Texto a leer —
Mientras la derecha no se resigna a una derrota, Pedro Castillo capitalizó el descontento de las zonas rurales. La crisis social y la gobernabilidad, principales retos.

Protagonista. Con su sombrero y el lápiz que utilizó como eslogan de campaña, el líder de Perú Libre saluda a sus seguidores en un acto en Lima. (Luka Gonzales/AFP)

Lo único seguro del 28 de julio de 2021 es que Perú celebrará ese día el bicentenario de su independencia. En la jornada debiera asumir el próximo presidente electo tras el reciente balotaje, Pedro Castillo, pero se sabe que últimamente en el continente la voluntad popular va por un lado y los deseos del poder económico y mediático por otro. El problema no es el escaso margen de votos entre el ganador y Keiko Fujimori, unos 44.000 sufragios. Finalizado el conteo la ventaja es inapelable. Pero la cuestión es evitar que llegue a la primera magistratura un hombre al que las élites con sede en Lima ven como un discípulo de Fidel Castro, hermano de Hugo Chávez; la prensa hegemónica lo bautiza de «comunista» y «marxista leninista»; los mercados le temen por haber propuesto en su campaña un «Estado socialista». Y por eso los derrotados en las urnas desconocen el resultado, hablan de fraude y plantean apelaciones judiciales con desenlace incierto. Buscan obstruirle su paso hacia la Casa de Pizarro y sueñan con nuevas elecciones.

Datos de origen —
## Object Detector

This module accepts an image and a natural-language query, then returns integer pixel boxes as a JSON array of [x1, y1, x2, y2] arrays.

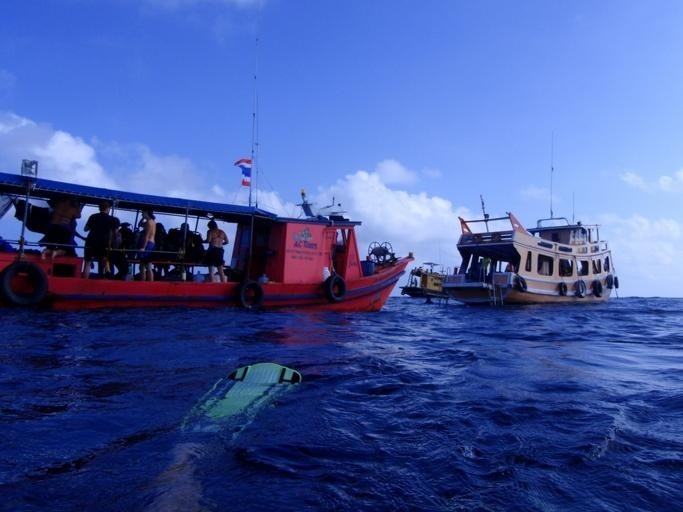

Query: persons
[[202, 220, 229, 284], [38, 196, 204, 281]]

El problema —
Prosigue el artículo sobre la victoria electoral de Pedro Castillo en Perú a partir de su última oración.

Resultado —
Castillo llegó al mundo hace 51 años en medio de un contraste significativo: nació en Cajamarca, sede de la mina de oro más grande del país y sin embargo uno de los distritos más pobres de la región. Otra señal: ese mismo 1969 se decretaba en Perú la reforma agraria, que terminaba con un sistema de explotación cuasi feudal de los trabajadores rurales.
Hijo de campesinos que no sabían leer ni escribir, estudió para profesor de primaria y luego fue el único de los nueve hermanos que pudo llegar a la universidad. De sus postales con guardapolvo blanco se ganó –con justicia– el apodo de «El maestro». Y fue en una huelga de docentes donde Castillo conoció la popularidad. En 2017 encabezó un sector disidente del sindicato tradicional y desde allí sostuvo un paro de tres meses que logró los aumentos salariales que se reclamaba a las autoridades. Así se inscribió en Perú Libre, una agrupación de izquierda, que lo haría candidato presidencial cuatro años después.
Había debutado en política en 2002 con una frustrada postulación como alcalde de Anguía, un distrito pequeño, por las filas de Perú Posible. Era el partido que hizo jefe de Estado a Alejandro Toledo (2001-2006), el mandatario que encandiló con un discurso progresista, viró luego al neoliberalismo y terminó detenido en Estados Unidos en 2019 acusado de corrupción.
Ninguno de los antecedentes de Castillo lo destacaban demasiado. Y sin embargo sus compatriotas vieron algo en él que los encuestadores no. Por empezar, alguien que no representaba los modelos clásicos para la carrera proselitista. Atendió sin descanso los rincones más despoblados del Perú, muchas veces a caballo, nunca sin su sombrero blanco de copa. Sabía que allí estaban los suyos, los que al momento del recuento le darían la razón: en las zonas más desfavorecidas consiguió guarismos por encima del 70% mientras en la capital del país no superó el 5%. «No necesito disfrazarme de paisano para llevar una propuesta a mis hermanos, soy obrero, soy campesino y soy maestro a mucha honra», decía, mientras proclamaba «no más pobres en un país rico».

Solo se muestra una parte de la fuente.